▶ Data extracts:
↓↓↓

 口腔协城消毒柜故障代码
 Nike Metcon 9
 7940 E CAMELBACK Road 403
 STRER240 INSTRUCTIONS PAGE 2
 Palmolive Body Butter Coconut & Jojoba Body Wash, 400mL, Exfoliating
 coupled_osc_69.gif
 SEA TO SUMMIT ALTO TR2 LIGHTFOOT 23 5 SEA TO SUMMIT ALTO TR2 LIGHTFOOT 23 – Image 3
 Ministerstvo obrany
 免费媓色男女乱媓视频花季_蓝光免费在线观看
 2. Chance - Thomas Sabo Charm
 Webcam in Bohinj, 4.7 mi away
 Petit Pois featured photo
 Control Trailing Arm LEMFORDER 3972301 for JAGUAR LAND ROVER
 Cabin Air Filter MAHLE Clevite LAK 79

↑↑↑
↓↓↓

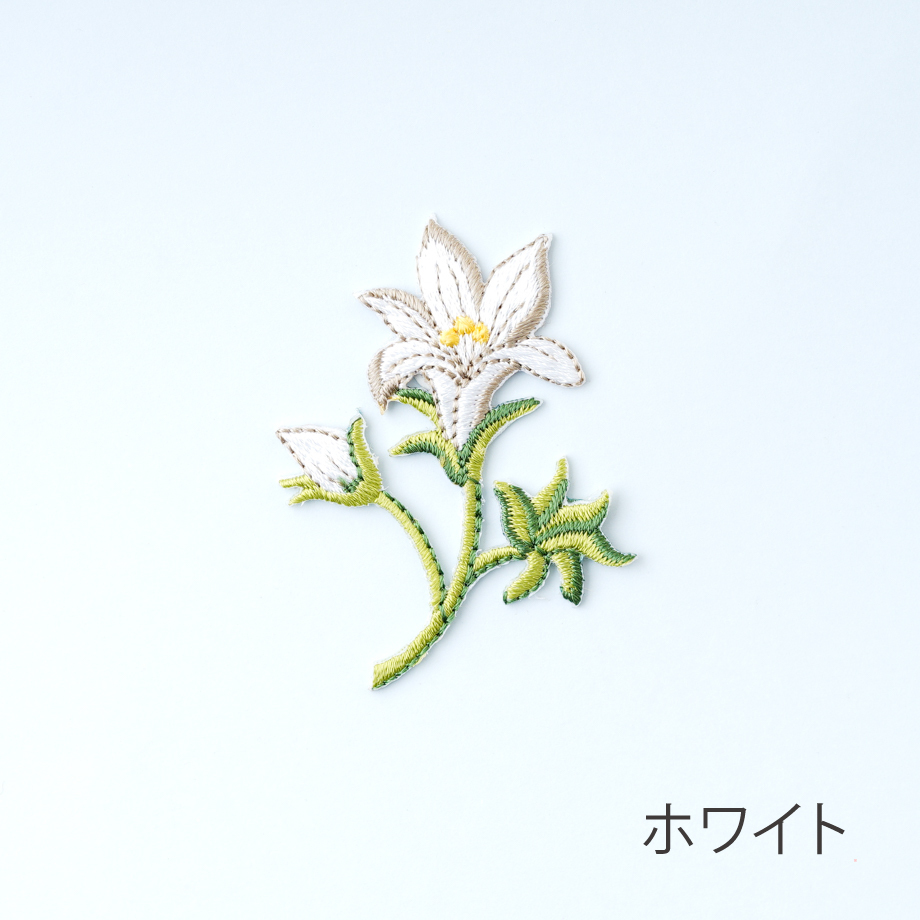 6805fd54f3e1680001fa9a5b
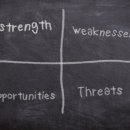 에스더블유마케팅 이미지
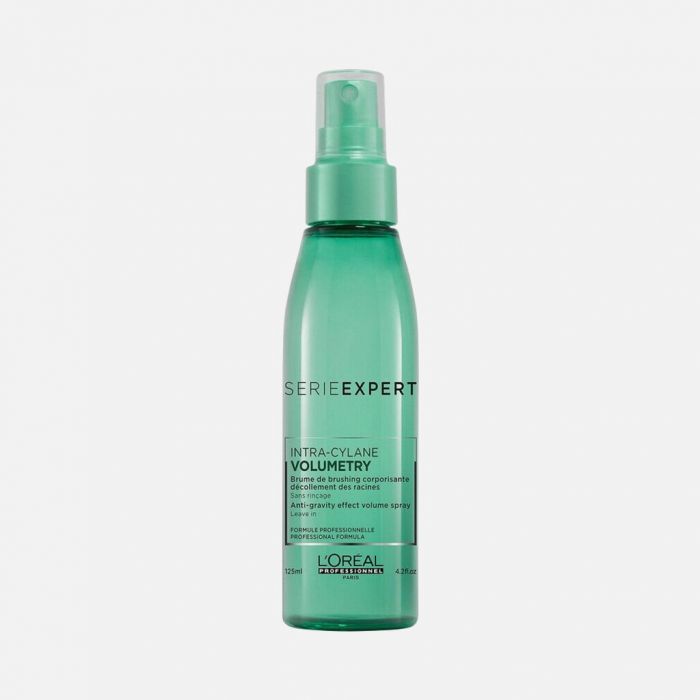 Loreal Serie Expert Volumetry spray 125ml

↑↑↑
↓↓↓

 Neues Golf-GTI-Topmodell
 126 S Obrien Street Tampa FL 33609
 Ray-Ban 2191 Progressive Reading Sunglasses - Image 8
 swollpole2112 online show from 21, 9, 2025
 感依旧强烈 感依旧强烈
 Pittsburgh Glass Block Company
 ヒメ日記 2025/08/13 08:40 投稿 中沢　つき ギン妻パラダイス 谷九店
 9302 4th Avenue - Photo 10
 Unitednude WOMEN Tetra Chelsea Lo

↑↑↑

▶ Work required: Check each line above for the string "Image" and show the ones that have it.

▶ Answer section:
 SEA TO SUMMIT ALTO TR2 LIGHTFOOT 23 5 SEA TO SUMMIT ALTO TR2 LIGHTFOOT 23 – Image 3
 Ray-Ban 2191 Progressive Reading Sunglasses - Image 8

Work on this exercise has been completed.